Admins stay in control: toggle each notification category on or off, pick delivery frequency per section, and connect or disconnect the workspace from the Integrations page in your Dashboard. Messages are localized in English, Dutch, French, German, and Spanish.

OPAL/SED hardware disk encryption detection on Linux

XFA's Linux disk-encryption check now recognises TCG OPAL self-encrypting drives* alongside LUKS.

When drive locking is enabled on an OPAL-capable drive, the device counts as encrypted, giving administrators accurate compliance reporting for Linux devices that rely on hardware encryption.

Review your disk-encryption policy

*Detection covers TCG OPAL 1.x and 2.x drives reported by sedutil-cli. Non-OPAL SED variants (TCG Pyrite, Ruby, and Enterprise SSC) and OPAL drives whose locking has not been activated are not recognised as encrypted.

VeraCrypt system encryption detection (Windows)

XFA's Windows disk-encryption check now recognises VeraCrypt system-drive encryption* alongside BitLocker.
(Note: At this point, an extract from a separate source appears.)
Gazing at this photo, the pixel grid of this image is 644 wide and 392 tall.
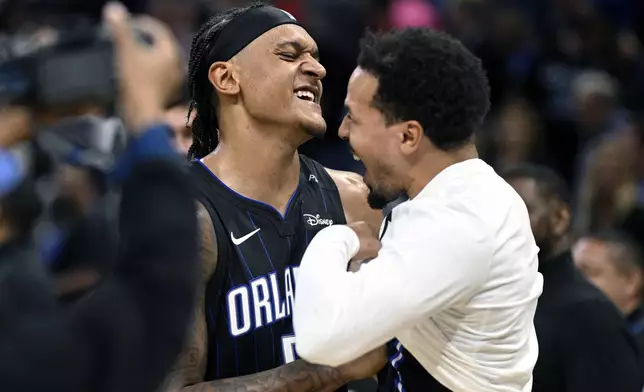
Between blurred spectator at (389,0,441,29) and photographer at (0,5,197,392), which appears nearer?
photographer at (0,5,197,392)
Devices whose Windows boot/system drive is encrypted with VeraCrypt are now reported as compliant automatically, no configuration required.

Review your disk-encryption policy

*Detection covers VeraCrypt system (boot-drive) encryption on Windows. VeraCrypt partition and file-container volumes are not recognised by this check.

Easier Linux installation

Installing XFA on Linux is now easier than ever. Simply run a single command in your terminal to get started:

curl -fsSL https://distribution.xfa.tech/xfa-native-desktop-application/install.sh | sh

No more picking the right package from a dropdown, just copy, paste, done.

AppArmor detected as Linux integrity protection

XFA's Linux integrity protection check now recognises AppArmor as a valid mandatory-access-control system, alongside SELinux.

Linux users who rely on AppArmor as their kernel-level integrity protection now pass the check automatically.

Intune and Vanta Checks

Two new MDM and compliance checks are now available for the desktop app:

  • Microsoft Intune — Verify whether a device is enrolled in Microsoft Intune. Supports both macOS and Windows.
  • Vanta — Detect whether the Vanta compliance monitoring agent is installed and running. Supports macOS, Windows, and Linux.

Both checks can be configured in your organization's policy with warning and blocking actions, just like all other security checks.

These checks are currently available on desktop only.